PROBLEMS
(1) Repeat word for word the stretch of the Pinstripe Bowl text from "- Attendance: 36,895" through "C.J. Papa (sideline)".
(2) Pick out every line of the rows that contains the string "pine", matching case exactly.

TEXT

- Date: December 27, 2019
- Season: 2019
- Stadium: Yankee Stadium
- Location: The Bronx, New York, New York
- MVP: Brian Lewerke (QB, Michigan State)
- Favorite: Michigan State by 3.5
- Referee: Cooper Castleberry (Big 12)
- Attendance: 36,895
- Payout: US$4,400,000

United States TV coverage
- Network: ESPN & ESPN Radio
- Announcers: ESPN: Adam Amin (play-by-play) Matt Hasselbeck (analyst) Paul Carcaterra (sideline) ESPN Radio: Chris Carlin (play-by-play) Jack Ford (analyst) C.J. Papa (sideline)

= 2019 Pinstripe Bowl =

Postseason college football bowl game

The 2019 Pinstripe Bowl was a college football bowl game played on December 27, 2019, with kickoff at 3:20 p.m. EST on ESPN. It was the 10th edition of the Pinstripe Bowl, and one of the 2019–20 bowl games concluding the 2019 FBS football season. Sponsored by the New Era Cap Company, the game was officially known as the New Era Pinstripe Bowl.

==Teams==
The game was played between the Michigan State Spartans from the Big Ten Conference and the Wake Forest Demon Deacons from the Atlantic Coast Conference (ACC). This was the first time that the two programs played against each other.

===Michigan State Spartans===

Michigan State entered the game with a 6–6 record (4–5 in conference). The Spartans finished in fifth place of the East Division of the Big Ten. Michigan State began their regular season 4–1, then lost five in a row (four of the losses were to ranked teams) before finishing with two wins.

===Wake Forest Demon Deacons===

Wake Forest entered the game with an 8–4 record (4–4 in conference). The Demon Deacons finished in a three-way tie for third place in the ACC's Atlantic Division. Wake Forest started 7–1, then ended their season with three losses in four games.

DATASET RECORDS

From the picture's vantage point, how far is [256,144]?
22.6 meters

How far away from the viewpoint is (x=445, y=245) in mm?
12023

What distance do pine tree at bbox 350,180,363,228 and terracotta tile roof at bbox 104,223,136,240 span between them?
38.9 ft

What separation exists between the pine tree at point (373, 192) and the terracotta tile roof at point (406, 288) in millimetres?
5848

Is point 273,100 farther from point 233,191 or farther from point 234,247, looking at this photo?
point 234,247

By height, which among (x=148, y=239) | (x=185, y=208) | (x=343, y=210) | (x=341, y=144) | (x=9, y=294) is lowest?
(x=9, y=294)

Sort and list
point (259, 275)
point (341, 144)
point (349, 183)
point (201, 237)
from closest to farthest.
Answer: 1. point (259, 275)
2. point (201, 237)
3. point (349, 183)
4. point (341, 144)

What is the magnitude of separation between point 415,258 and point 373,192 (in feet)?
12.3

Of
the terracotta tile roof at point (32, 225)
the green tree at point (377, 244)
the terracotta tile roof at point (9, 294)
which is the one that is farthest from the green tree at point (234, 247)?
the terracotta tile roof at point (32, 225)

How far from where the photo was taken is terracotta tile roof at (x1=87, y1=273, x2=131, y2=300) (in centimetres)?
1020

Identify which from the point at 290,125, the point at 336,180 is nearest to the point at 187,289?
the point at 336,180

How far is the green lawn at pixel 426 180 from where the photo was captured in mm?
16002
---
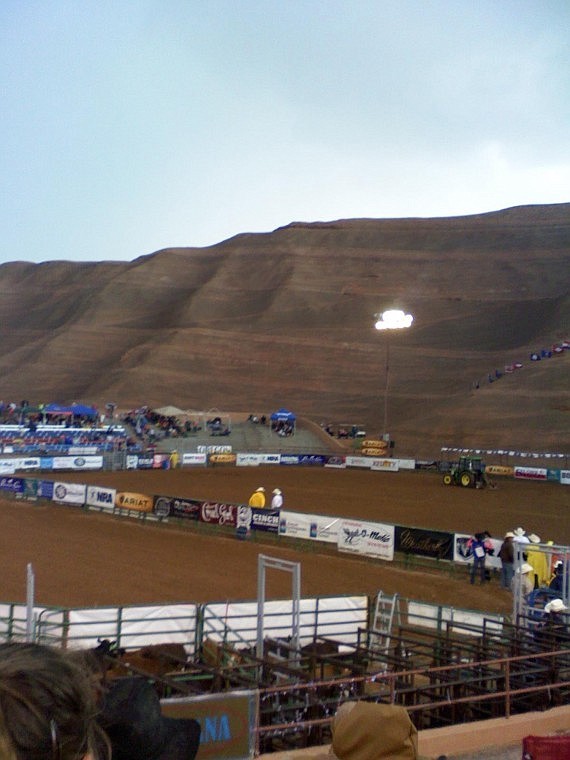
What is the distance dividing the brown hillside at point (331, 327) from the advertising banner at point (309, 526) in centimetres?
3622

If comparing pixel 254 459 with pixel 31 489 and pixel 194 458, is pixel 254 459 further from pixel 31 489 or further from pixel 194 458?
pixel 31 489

EXERCISE SOLUTIONS
(1)
- Attendance: 36,895
- Payout: US$4,400,000

United States TV coverage
- Network: ESPN & ESPN Radio
- Announcers: ESPN: Adam Amin (play-by-play) Matt Hasselbeck (analyst) Paul Carcaterra (sideline) ESPN Radio: Chris Carlin (play-by-play) Jack Ford (analyst) C.J. Papa (sideline)

(2)
What distance do pine tree at bbox 350,180,363,228 and terracotta tile roof at bbox 104,223,136,240 span between them?
What separation exists between the pine tree at point (373, 192) and the terracotta tile roof at point (406, 288) in millimetres?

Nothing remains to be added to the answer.